The reviews coming in on NBC’s coverage of the Olympics are still reviewed. Were they willing perpetrators in a abuse-covering escapade seen the world over? Were they strong journalists working to report the facts, no matter the cost? In reality, they were something in the middle: Earnest reporters shackled by their bosses’ desires to provide an entertaining, not-too-thought-provoking Olympic spectacle. The king stay the king.

Matthew Mitcham

That doesn’t absolve NBC of the small things it could have done to improve their coverage, and this is one of them: The network forgot to mention the sexual orientation of Matthew Mitcham, the only openly gay male competing at the Olympics, even after he won a gold medal.

And Jim Buzinski of OUTSPORTS is not pleased:

You had an openly gay male athlete competing, which NBC’s website admits is rare. You had the only non-Chinese diver to win a gold medal, doing it with a near-perfect dive, making viewers wanting to know more about this person. It would have taken one of NBC’s two diving commentators, Ted Robinson and Cynthia Potter, all of 10 seconds to mention that Mitcham is gay.
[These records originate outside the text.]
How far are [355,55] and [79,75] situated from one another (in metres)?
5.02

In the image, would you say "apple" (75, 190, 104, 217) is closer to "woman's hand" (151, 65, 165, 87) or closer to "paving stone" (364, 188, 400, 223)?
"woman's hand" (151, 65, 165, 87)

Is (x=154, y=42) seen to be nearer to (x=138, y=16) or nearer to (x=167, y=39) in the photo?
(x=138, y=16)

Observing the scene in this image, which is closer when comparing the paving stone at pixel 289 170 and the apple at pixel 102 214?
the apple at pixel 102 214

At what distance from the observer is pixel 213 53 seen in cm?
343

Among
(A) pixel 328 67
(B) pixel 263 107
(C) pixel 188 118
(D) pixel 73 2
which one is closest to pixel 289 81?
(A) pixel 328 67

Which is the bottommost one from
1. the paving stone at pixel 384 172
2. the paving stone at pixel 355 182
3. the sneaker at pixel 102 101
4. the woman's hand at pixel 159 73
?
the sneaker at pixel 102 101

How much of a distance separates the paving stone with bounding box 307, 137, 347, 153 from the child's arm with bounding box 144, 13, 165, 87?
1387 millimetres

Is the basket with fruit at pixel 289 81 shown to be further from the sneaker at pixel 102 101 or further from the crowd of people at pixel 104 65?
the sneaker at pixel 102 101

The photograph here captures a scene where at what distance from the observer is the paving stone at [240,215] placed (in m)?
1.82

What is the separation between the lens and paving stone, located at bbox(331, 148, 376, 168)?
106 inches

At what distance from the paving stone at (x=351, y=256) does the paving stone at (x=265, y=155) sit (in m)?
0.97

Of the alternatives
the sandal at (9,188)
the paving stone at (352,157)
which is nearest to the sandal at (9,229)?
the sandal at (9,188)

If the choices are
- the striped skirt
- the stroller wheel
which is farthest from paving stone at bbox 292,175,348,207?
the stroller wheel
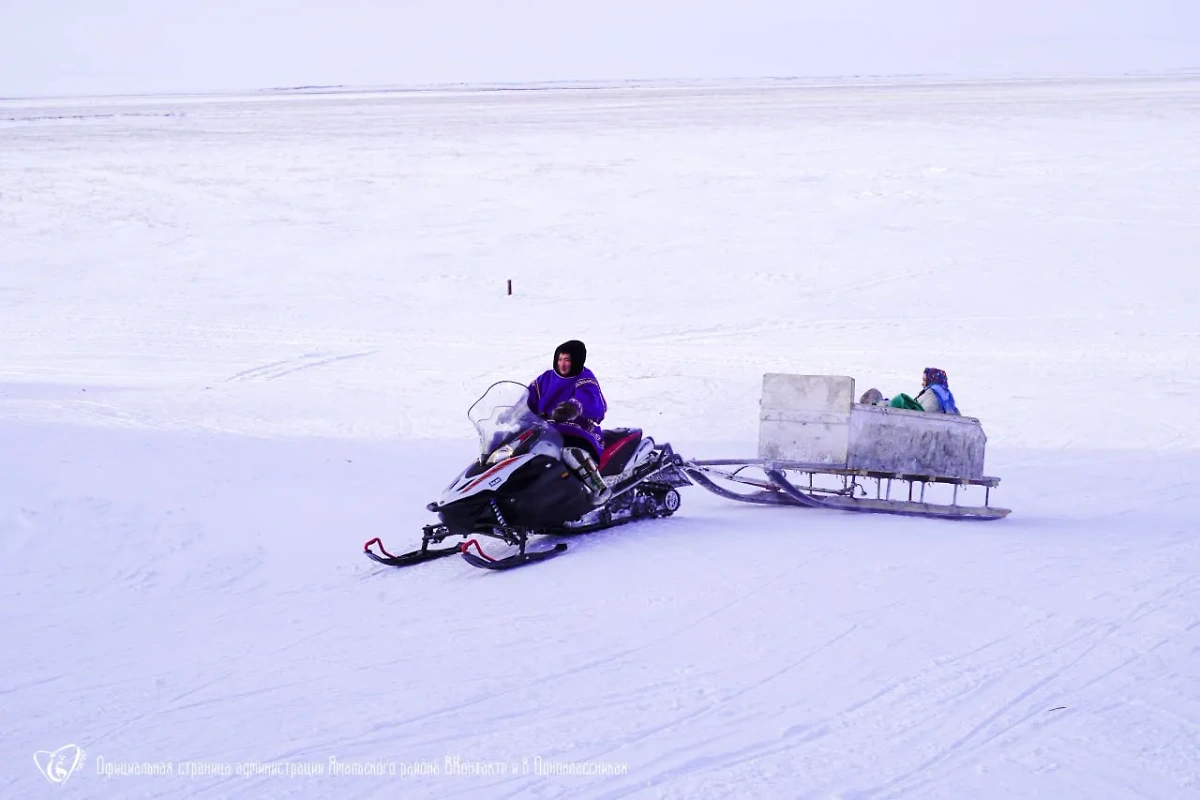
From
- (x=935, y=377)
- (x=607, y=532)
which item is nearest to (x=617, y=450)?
(x=607, y=532)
You can bet they would have mentioned had he been the first Muslim diver with a medal chance or the first Mongolian. I am not yet ready to accuse NBC of homophobia, since we don’t know exactly why its commentators and producers whiffed on mentioning Mitcham’s orientation. But I will accuse them of journalistic incompetence.

NBC attempted to explain the issue away by saying they don’t mention other athletes’ sexual orientations, but obviously that’s not true. Any time a wife or girlfriend of a male athlete is on hand, or vice versa, the cameras light up. It’s silly.
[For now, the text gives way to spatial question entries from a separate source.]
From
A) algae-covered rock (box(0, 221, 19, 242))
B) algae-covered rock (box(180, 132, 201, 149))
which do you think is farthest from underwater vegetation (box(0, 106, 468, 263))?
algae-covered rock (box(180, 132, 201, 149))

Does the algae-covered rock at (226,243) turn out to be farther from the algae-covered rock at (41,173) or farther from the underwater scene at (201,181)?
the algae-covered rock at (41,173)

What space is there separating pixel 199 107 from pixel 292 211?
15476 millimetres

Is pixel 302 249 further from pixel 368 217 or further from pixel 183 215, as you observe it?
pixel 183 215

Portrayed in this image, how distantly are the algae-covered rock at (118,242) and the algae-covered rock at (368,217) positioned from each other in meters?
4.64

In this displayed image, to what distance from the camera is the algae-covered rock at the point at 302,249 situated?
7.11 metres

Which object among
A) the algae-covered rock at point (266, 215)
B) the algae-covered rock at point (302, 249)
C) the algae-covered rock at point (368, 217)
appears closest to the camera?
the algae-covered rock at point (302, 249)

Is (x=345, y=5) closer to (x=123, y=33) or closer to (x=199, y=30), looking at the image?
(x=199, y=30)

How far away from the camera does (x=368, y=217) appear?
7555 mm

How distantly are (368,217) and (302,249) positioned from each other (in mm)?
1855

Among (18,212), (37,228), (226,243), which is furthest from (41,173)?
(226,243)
That said, it’s almost equally silly to accuse NBC of homophobia (which, as you can read above, OUTSPORTS doesn’t do). Far more likely is that NBC didn’t know how to handle what is ostensibly a private thing. An acknowledgement would have been the best way to handle it, but hindsight is 20/20, and one can at least imagine NBC doing this after careful, uncertain deliberation.

Either way, NBC’s decision is based on antiquated thinking. If an athlete is openly gay, it’s cool, TV networks. Say so. Don’t hide it. Who knew the family of networks responsible for Project Runway — quite possibly the most openly gay show in television history — would be so squeamish?